記述問題 1
エントリの先頭から「88L82 81L79 79H74L71」を含む行までを、「mask_w」を「mask_width」に置き換え、ほかは変えずに書き直してください。

出典本文
“新NISA”高齢者はどう活用?相続はどうなる?

“新NISA”高齢者はどう活用?相続はどうなる?
シリーズでお伝えしている“新NISA”。老後の資産形成や生活資金のやりくりなど、高齢者の間でも制度への関心が高まっています。今回は高齢者がNISAを活用する場合のメリットや留意点などについてお伝えします。(経済部記者 坪井宏彰)

人生100年時代 高齢者もNISAに注目

金融庁の調査によりますと、現行のNISAの口座数はことし6月末時点で1941万口座でしたが、このうち60歳以上が670万口座あまりと、全体の34%となっています。

制度がスタートした2014年以降の買い付け額をみても、60歳以上が約半数を占めています。

来年からのNISAの拡充は、長期的な資産形成を目的とし、若い世代の関心を集めています。ただ、“人生100年時代”といわれる中、老後の資産形成にも一定の役割を果たすものと期待されています。

日本の個人金融資産はことし9月末時点で2121兆円にのぼります。60歳以上の保有比率は個人金融資産全体の6割を超えているとみられ、政府が促す「貯蓄から投資」の進展には、高齢層の動向も焦点になりそうです。

データセット行
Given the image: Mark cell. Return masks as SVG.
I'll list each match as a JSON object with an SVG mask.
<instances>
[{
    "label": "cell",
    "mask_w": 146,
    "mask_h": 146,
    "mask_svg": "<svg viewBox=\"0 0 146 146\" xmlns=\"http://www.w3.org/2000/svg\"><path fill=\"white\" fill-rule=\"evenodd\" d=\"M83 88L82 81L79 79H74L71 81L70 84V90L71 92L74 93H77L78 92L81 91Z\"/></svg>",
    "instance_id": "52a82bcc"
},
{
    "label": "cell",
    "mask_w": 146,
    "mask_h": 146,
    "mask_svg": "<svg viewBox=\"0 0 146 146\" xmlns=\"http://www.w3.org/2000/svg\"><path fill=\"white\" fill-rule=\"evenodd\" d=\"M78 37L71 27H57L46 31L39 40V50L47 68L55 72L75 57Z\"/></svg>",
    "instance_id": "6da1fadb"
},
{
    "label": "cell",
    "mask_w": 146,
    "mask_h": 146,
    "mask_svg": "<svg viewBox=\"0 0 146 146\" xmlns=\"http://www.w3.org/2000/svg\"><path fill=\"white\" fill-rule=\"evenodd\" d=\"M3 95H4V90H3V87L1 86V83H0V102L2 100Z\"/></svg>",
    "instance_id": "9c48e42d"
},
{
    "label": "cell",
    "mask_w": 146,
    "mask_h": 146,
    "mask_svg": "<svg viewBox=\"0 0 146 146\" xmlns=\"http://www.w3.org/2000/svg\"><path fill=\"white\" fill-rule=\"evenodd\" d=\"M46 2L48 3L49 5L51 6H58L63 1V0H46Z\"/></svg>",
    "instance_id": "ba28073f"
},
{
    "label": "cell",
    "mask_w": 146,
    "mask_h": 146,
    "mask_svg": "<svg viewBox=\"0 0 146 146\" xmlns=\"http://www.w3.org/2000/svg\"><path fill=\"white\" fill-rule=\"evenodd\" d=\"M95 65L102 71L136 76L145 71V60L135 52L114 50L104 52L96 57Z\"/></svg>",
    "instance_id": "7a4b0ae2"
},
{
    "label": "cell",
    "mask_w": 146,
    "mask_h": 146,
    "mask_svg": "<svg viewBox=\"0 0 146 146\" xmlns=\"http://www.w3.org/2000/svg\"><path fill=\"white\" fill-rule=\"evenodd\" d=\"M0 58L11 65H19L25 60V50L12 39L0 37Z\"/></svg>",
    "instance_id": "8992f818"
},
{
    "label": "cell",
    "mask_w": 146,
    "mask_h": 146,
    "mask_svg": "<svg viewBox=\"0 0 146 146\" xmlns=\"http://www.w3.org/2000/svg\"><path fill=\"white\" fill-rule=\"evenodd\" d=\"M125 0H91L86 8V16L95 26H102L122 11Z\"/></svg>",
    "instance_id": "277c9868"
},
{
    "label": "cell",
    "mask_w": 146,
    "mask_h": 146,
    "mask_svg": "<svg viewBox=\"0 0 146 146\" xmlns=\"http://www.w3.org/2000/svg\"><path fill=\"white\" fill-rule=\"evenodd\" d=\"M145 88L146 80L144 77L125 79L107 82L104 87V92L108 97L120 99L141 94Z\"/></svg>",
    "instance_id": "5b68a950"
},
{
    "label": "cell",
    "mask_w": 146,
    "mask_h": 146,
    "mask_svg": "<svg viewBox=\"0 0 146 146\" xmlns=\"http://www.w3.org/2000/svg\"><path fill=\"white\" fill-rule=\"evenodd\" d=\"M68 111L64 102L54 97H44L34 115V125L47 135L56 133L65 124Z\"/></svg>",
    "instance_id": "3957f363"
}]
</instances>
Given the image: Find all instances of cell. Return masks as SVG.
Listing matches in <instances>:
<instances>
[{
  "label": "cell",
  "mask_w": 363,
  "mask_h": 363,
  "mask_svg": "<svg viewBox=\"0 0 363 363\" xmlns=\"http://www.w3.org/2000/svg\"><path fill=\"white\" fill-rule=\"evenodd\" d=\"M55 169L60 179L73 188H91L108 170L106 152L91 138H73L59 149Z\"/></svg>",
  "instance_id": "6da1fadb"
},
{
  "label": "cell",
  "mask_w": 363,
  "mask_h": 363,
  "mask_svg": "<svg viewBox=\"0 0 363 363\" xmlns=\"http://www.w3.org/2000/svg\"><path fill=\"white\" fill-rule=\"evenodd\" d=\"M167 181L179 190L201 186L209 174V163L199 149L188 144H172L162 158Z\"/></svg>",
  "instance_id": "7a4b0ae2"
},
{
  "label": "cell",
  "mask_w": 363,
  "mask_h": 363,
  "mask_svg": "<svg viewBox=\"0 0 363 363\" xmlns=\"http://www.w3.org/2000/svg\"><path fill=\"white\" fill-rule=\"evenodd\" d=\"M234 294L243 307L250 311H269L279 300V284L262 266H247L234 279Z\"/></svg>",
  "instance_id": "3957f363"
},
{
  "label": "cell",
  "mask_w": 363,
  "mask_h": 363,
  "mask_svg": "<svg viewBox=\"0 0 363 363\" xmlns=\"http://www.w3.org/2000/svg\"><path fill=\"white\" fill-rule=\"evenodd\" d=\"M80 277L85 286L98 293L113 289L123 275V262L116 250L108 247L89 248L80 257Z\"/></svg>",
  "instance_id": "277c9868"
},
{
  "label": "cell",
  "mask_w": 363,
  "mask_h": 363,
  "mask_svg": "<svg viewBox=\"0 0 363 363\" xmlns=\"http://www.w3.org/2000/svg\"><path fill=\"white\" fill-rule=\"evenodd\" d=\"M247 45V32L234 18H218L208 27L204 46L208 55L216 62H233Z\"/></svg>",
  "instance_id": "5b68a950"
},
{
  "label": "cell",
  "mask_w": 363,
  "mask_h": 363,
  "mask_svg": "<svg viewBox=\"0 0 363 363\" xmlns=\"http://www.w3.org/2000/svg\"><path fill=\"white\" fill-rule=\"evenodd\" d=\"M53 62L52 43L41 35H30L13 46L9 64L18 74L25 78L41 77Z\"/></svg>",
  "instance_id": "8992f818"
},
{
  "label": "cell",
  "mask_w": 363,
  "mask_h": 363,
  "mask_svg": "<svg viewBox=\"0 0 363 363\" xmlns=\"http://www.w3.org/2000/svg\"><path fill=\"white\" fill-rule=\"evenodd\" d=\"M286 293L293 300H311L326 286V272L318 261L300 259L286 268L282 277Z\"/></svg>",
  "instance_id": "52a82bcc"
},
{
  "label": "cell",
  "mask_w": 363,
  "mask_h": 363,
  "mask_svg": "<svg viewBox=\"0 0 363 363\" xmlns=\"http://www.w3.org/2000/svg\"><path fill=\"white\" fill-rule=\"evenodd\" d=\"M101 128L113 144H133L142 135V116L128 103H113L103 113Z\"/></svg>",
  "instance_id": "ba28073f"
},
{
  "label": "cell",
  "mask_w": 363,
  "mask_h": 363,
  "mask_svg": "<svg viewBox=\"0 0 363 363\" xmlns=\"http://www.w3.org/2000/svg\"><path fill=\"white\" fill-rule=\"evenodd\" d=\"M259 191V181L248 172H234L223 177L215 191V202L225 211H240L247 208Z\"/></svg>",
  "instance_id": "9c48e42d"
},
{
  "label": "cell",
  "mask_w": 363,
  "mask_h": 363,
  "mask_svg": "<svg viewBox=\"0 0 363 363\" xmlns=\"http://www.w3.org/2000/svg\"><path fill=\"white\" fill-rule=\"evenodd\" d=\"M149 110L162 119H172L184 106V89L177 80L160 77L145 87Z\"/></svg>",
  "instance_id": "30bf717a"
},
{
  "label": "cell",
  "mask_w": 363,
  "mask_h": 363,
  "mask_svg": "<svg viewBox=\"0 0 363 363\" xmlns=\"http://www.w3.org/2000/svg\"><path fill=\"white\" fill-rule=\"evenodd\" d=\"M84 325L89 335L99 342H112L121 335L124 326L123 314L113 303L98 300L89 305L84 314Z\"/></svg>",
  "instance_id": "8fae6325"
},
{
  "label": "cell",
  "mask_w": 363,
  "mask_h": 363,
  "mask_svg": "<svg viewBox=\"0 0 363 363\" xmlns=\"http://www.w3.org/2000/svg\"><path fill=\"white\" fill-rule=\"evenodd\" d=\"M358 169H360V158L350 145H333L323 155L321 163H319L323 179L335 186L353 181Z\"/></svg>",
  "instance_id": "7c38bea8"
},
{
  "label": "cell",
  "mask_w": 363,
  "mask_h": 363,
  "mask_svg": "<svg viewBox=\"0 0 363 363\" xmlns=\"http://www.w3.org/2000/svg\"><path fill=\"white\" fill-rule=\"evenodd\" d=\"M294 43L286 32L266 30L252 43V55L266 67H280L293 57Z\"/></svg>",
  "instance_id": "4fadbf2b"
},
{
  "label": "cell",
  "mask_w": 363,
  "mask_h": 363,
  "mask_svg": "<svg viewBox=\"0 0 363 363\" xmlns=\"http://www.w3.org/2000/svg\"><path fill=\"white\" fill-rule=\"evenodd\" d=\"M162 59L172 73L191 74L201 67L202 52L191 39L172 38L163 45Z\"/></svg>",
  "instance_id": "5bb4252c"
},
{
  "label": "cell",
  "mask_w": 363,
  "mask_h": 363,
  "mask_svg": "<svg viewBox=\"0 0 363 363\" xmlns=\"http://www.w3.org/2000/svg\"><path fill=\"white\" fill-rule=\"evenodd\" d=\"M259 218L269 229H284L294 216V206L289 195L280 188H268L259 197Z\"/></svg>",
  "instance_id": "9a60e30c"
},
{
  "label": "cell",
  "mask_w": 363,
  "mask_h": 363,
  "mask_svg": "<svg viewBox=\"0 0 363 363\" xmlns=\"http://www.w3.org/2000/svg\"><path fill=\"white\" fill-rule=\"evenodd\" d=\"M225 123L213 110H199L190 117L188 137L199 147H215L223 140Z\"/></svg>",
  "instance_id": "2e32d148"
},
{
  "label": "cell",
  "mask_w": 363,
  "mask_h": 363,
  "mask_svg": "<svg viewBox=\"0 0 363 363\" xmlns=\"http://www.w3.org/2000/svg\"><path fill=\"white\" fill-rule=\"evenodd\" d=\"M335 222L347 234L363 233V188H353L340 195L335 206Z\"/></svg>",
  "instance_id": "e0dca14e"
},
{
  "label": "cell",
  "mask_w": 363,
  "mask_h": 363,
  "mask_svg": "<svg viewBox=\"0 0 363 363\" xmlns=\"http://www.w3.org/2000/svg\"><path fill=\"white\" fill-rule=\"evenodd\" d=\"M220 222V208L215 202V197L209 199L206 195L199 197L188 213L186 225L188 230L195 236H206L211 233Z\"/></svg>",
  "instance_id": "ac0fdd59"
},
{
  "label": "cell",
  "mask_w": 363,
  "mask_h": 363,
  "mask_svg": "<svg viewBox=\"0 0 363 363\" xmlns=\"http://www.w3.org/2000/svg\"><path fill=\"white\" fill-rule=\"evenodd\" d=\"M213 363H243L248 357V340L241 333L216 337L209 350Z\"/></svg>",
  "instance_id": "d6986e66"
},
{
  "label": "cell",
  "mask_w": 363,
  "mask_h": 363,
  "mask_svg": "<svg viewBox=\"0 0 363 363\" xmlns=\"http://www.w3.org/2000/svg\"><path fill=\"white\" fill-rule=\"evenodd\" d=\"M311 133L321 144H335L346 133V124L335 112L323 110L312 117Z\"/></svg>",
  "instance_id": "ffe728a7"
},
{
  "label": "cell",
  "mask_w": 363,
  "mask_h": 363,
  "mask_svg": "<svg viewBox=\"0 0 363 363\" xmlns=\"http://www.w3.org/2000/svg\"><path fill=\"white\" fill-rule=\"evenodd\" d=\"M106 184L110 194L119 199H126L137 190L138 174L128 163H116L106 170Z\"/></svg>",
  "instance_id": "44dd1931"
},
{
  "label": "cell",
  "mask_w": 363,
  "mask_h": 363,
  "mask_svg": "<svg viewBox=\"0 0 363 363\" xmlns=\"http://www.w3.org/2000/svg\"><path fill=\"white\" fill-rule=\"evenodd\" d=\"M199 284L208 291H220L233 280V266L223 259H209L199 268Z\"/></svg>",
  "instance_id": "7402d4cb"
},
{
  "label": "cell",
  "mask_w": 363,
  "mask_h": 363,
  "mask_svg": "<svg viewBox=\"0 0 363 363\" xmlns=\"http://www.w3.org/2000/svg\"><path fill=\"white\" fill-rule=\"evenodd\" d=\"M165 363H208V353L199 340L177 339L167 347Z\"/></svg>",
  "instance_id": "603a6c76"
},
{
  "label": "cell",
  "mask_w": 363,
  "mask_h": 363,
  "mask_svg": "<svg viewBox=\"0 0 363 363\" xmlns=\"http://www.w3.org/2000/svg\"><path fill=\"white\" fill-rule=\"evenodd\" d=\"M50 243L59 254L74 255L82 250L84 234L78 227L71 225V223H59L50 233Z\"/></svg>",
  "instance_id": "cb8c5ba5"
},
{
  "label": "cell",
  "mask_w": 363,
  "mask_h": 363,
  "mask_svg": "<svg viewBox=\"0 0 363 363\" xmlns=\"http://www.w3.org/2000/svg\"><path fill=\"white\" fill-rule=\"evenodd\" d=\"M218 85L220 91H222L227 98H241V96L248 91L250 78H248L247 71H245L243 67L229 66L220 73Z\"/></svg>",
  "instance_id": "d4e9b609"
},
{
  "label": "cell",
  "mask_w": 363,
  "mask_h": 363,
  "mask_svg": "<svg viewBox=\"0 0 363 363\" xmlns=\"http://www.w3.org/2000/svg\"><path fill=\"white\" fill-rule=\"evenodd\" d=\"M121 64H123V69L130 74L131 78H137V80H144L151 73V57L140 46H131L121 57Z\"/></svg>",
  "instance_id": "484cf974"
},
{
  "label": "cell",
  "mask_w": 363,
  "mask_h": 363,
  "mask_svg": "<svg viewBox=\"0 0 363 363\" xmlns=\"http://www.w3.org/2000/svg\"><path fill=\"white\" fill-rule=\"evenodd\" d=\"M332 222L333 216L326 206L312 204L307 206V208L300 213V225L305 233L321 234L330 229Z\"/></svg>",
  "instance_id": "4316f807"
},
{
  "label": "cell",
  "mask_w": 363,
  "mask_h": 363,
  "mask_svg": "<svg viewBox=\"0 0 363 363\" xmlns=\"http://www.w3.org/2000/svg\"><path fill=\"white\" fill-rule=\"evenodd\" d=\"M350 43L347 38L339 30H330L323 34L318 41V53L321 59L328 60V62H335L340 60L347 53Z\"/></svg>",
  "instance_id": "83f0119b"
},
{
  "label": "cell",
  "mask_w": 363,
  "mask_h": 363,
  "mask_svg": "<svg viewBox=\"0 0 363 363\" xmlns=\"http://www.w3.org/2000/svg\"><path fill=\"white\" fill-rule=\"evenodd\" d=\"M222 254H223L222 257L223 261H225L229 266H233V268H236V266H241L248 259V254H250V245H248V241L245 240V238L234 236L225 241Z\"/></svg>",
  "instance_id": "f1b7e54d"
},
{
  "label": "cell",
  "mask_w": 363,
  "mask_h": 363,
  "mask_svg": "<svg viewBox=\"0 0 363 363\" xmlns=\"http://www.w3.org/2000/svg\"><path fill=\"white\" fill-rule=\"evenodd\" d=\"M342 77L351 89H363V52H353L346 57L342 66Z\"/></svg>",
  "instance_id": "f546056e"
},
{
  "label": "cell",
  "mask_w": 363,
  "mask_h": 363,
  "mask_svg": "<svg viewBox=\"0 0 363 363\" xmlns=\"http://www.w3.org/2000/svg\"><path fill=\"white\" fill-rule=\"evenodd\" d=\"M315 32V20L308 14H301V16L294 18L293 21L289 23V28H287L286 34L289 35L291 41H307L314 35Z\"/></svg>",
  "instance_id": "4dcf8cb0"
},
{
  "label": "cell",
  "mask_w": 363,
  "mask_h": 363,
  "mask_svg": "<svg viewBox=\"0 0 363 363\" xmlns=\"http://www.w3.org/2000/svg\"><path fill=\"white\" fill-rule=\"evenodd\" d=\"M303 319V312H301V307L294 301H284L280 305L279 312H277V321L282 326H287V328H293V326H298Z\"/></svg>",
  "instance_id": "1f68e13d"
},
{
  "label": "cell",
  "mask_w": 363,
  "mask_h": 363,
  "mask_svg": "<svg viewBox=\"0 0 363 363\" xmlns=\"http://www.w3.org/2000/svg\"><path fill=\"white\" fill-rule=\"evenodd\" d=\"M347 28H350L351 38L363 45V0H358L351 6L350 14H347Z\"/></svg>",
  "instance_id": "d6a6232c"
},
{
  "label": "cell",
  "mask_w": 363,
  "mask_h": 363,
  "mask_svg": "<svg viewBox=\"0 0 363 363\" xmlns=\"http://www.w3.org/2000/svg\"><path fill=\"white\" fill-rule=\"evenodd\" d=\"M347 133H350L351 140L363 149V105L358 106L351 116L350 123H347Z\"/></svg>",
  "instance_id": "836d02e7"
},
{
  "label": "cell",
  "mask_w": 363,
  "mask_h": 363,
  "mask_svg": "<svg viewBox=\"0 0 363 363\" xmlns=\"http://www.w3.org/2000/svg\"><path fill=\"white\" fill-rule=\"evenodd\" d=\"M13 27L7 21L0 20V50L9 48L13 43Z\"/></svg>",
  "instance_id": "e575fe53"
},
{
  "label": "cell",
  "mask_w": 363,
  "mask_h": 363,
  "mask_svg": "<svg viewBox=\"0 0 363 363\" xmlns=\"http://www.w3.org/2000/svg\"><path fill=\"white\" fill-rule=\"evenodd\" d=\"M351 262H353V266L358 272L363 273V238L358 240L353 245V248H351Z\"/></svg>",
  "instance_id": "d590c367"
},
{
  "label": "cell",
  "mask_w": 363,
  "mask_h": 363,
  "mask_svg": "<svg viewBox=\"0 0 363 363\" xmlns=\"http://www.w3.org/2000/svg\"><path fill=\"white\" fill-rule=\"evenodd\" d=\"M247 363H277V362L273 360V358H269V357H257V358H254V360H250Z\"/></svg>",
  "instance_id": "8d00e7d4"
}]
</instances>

記述問題 2
新NISAの記事から、「人生100年時代 高齢者もNISAに注目」を含む語句で始まり「の動向も焦点になりそうです。」で終わる部分を、一字一句変えずに打ち直してください。

記述解答 1
Given the image: Mark cell. Return masks as SVG.
I'll list each match as a JSON object with an SVG mask.
<instances>
[{
    "label": "cell",
    "mask_width": 146,
    "mask_h": 146,
    "mask_svg": "<svg viewBox=\"0 0 146 146\" xmlns=\"http://www.w3.org/2000/svg\"><path fill=\"white\" fill-rule=\"evenodd\" d=\"M83 88L82 81L79 79H74L71 81L70 84V90L71 92L74 93H77L78 92L81 91Z\"/></svg>",

記述解答 2
人生100年時代 高齢者もNISAに注目

金融庁の調査によりますと、現行のNISAの口座数はことし6月末時点で1941万口座でしたが、このうち60歳以上が670万口座あまりと、全体の34%となっています。

制度がスタートした2014年以降の買い付け額をみても、60歳以上が約半数を占めています。

来年からのNISAの拡充は、長期的な資産形成を目的とし、若い世代の関心を集めています。ただ、“人生100年時代”といわれる中、老後の資産形成にも一定の役割を果たすものと期待されています。

日本の個人金融資産はことし9月末時点で2121兆円にのぼります。60歳以上の保有比率は個人金融資産全体の6割を超えているとみられ、政府が促す「貯蓄から投資」の進展には、高齢層の動向も焦点になりそうです。